- Born: July 31, 1945 (age 81)
- Education: Newcastle University University of Glasgow
- Awards: British Society of Gastroenterology's Research Medal (1984)
- Scientific career
- Fields: Hepatology
- Workplaces: Imperial College London

= Howard C. Thomas =

British academic

Howard C. Thomas is a British hepatologist and academic. He is Emeritus Professor of Hepatology at Imperial College London, known for his research on viral hepatitis, liver immunology, and antiviral therapies. Thomas chaired national advisory groups on hepatitis for the UK Department of Health, led clinical trials of interferon therapy, and was founding editor of the Journal of Viral Hepatitis. He has received multiple international awards and delivered named lectures including the Humphry Davy Rolleston, Hans Popper, and Sheila Sherlock lectures. He was elected a Fellow of the Academy of Medical Sciences in 1999.

== Early life and education ==
Thomas studied at Newcastle University, where he received a BSc in Physiology and MB BS in Medicine with honours, and was awarded the Phillipson Prize. He gained a PhD in Medicine from the University of Glasgow in 1974 with a thesis on liver immunology. Following his PhD, he became a Lecturer and Wellcome Senior Clinical Research Fellow at the Royal Free Hospital.

== Academic and clinical roles ==
From 1974 to 1987, Thomas held a Wellcome Senior Clinical Research Fellowship and then became Professor of Medicine under Dame Sheila Sherlock at the Royal Free Hospital Medical School. In 1987, he moved to St Mary's Hospital Medical School as Professor of Medicine and Chair of the Academic Department, serving as Vice Chairman of Imperial's Division of Medicine (1997–2004) and Clinical Dean of the Faculty of Medicine (2001–2004). He practised clinically as Consultant Physician and Hepatologist at St Mary's Hospital until 2011, after which he became Emeritus Professor of Hepatology.

== Advisory and leadership roles ==
Thomas has served as an advisor to the UK Department of Health, including as Chair of the Advisory Group on Hepatitis and the NICE group on treatment of chronic hepatitis B. He has also contributed to committees on infected health care personnel, vaccination policy, and national strategies for blood-borne viruses. Internationally, he participated in expert groups convened by the World Health Organization on hepatocellular carcinoma and hepatitis and reviewed the medical school of the University of Mauritius.

== Research and contributions ==
- Studies on oral tolerance to protein antigens and immunological effects of liver injury.
- Hepatitis B vaccine development: Thomas co‑authored a study demonstrating neutralization of hepatitis B virus infectivity using a murine monoclonal antibody, contributing to early vaccine research and diagnostics.
- Identification of molecular variants of hepatitis B, including e antigen-negative and vaccine escape mutants.
- Discovery of hepatitis C virus infection of the brain and its association with cognitive impairment ("brain fog").
- Epidemiological studies on increasing incidence of cholangiocarcinoma in the UK.
- Interferon-alpha trials for chronic viral hepatitis, including a controlled trial in chronic hepatitis B (Hepatology, 1985) and a randomized trial in chronic hepatitis C (BMJ, 1989).
- Genetic studies linking host factors to viral hepatitis and alcohol-related liver disease, including susceptibility to hepatitis B (Nature Genetics, 1997) and genetic determinants of alcohol preference and alcoholic liver disease (Nature Communications, 2012).
- Mutations in the GABRB1 gene promoting alcohol consumption through increased tonic inhibition, furthering understanding of genetic control of alcohol use.

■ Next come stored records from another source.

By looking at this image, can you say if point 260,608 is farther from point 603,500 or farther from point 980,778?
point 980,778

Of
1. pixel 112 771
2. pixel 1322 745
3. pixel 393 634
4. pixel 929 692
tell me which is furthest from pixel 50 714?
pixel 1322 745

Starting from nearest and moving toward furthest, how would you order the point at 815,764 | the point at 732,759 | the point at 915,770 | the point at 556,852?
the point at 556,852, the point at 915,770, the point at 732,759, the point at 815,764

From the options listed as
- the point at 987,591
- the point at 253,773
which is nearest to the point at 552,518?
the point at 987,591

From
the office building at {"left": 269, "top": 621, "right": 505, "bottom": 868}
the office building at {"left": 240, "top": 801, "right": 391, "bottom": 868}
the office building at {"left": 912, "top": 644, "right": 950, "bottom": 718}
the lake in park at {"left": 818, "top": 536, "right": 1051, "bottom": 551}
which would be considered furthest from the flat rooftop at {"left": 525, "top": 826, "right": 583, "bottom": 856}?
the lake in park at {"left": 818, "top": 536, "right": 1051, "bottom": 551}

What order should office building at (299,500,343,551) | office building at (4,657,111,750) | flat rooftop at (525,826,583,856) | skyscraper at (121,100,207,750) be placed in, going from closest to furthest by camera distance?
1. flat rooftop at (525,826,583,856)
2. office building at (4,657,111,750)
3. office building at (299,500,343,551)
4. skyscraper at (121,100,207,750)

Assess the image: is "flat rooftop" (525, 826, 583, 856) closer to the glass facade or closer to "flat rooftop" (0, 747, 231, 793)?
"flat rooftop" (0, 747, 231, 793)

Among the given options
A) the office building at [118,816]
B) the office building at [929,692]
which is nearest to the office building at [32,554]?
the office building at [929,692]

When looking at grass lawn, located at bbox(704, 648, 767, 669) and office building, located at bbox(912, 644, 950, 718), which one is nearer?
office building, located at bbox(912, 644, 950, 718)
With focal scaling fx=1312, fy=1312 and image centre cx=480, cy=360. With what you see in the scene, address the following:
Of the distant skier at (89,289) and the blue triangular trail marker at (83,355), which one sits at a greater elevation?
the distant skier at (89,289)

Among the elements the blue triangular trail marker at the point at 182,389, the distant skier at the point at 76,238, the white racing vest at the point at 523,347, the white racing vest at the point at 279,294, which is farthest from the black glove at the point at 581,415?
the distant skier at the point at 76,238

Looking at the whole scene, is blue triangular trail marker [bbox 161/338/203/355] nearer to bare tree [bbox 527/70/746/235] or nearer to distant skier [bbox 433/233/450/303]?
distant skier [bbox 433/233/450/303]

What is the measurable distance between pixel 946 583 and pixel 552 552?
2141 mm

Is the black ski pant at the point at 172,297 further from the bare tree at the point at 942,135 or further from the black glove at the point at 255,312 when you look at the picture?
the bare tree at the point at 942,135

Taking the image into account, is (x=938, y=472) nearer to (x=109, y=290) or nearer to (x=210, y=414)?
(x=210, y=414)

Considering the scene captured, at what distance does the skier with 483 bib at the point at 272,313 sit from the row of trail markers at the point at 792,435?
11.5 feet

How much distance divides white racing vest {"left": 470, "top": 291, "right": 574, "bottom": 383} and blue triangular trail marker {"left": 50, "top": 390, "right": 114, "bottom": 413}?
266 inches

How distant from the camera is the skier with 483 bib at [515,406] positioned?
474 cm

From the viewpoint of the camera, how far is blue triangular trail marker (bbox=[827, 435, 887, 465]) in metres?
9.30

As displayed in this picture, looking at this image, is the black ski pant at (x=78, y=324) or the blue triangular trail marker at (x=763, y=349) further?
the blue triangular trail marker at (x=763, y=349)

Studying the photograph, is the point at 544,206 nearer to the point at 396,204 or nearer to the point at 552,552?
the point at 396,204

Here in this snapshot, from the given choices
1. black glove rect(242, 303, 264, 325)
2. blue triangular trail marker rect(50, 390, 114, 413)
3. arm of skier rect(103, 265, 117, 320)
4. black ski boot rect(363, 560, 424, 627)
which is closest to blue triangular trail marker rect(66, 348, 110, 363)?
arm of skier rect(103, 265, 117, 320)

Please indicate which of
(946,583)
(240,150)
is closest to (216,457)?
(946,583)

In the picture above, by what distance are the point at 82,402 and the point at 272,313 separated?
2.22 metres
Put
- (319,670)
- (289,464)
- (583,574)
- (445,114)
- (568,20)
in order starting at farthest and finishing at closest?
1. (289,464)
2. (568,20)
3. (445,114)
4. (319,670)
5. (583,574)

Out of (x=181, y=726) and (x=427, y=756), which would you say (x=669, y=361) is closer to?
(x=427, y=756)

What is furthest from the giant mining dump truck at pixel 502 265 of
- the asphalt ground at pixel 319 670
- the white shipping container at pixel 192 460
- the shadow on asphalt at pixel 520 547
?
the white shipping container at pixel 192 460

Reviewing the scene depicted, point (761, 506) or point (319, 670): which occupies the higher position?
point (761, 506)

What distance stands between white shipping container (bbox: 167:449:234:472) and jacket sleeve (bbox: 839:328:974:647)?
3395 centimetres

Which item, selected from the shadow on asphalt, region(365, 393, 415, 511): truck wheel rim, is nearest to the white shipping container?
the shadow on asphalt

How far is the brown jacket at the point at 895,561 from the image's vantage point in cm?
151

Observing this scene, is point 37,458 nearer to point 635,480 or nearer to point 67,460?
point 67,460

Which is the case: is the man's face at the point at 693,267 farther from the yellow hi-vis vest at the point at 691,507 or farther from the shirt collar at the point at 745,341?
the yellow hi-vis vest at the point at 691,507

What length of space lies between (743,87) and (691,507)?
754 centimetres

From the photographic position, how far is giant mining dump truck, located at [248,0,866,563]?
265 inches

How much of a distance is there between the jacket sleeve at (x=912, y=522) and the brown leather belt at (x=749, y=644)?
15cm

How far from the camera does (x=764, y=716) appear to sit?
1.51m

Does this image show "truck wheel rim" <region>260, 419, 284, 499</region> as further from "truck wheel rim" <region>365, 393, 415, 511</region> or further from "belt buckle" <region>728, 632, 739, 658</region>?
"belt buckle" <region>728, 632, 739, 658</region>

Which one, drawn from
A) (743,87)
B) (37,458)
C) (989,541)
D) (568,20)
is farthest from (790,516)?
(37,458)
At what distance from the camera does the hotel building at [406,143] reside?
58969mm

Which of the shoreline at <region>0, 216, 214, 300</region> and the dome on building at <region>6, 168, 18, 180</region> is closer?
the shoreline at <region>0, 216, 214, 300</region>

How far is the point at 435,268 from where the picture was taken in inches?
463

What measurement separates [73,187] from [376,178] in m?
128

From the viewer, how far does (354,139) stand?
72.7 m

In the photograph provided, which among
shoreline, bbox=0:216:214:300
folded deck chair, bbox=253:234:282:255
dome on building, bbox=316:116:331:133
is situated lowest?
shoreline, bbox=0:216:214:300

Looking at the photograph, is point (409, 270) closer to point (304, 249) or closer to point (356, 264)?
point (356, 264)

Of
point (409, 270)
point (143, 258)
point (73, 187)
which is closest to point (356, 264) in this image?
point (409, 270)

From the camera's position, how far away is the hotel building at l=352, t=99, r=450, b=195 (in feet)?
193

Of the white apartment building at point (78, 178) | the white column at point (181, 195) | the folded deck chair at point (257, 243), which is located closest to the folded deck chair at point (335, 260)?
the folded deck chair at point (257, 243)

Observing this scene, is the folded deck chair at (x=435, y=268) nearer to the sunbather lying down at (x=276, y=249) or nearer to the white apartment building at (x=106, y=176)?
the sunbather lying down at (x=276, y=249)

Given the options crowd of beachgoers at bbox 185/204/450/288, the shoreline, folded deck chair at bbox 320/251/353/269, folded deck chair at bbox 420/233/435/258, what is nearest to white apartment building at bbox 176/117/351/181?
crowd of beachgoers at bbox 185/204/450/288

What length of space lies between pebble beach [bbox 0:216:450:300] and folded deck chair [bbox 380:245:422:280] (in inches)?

He has authored over 500 scientific publications, co-edited multiple editions of Viral Hepatitis and Hepatitis C, and founded the Journal of Viral Hepatitis.

== Inquiries and legal testimony ==
Thomas provided scientific and clinical expertise to UK inquiries into infected blood, including the Skipton Infected Blood Compensation Scheme, and gave expert testimony in the case Chiron Corporation v. Organon Teknika Ltd (1994), relating to patents on hepatitis C virus testing.

== Awards and honours ==
Thomas's contributions to hepatology and liver research have been recognised through a number of awards:
- British Society of Gastroenterology Research Medal (1984).
- Hans Popper International Prize for Distinction in Hepatology (1989).
- Lifetime Recognition Award, British Association for the Study of the Liver (2010).
- Lifetime Achievement Award, European Association for the Study of the Liver (2010).
- Imperial College Medal (2013).

He has delivered named lectures including:
- Humphry Davy Rolleston Lecture at the Royal College of Physicians (1986, United Kingdom)
- Cohen Lecture (1988, Israel)
- Bushell Lecture (1990, Australia)
- Hans Popper Lecture (1996, Switzerland)
- Ralph Wright Lecture (1999, United Kingdom)
- Sheila Sherlock Lecture (2005, South Africa and Canada).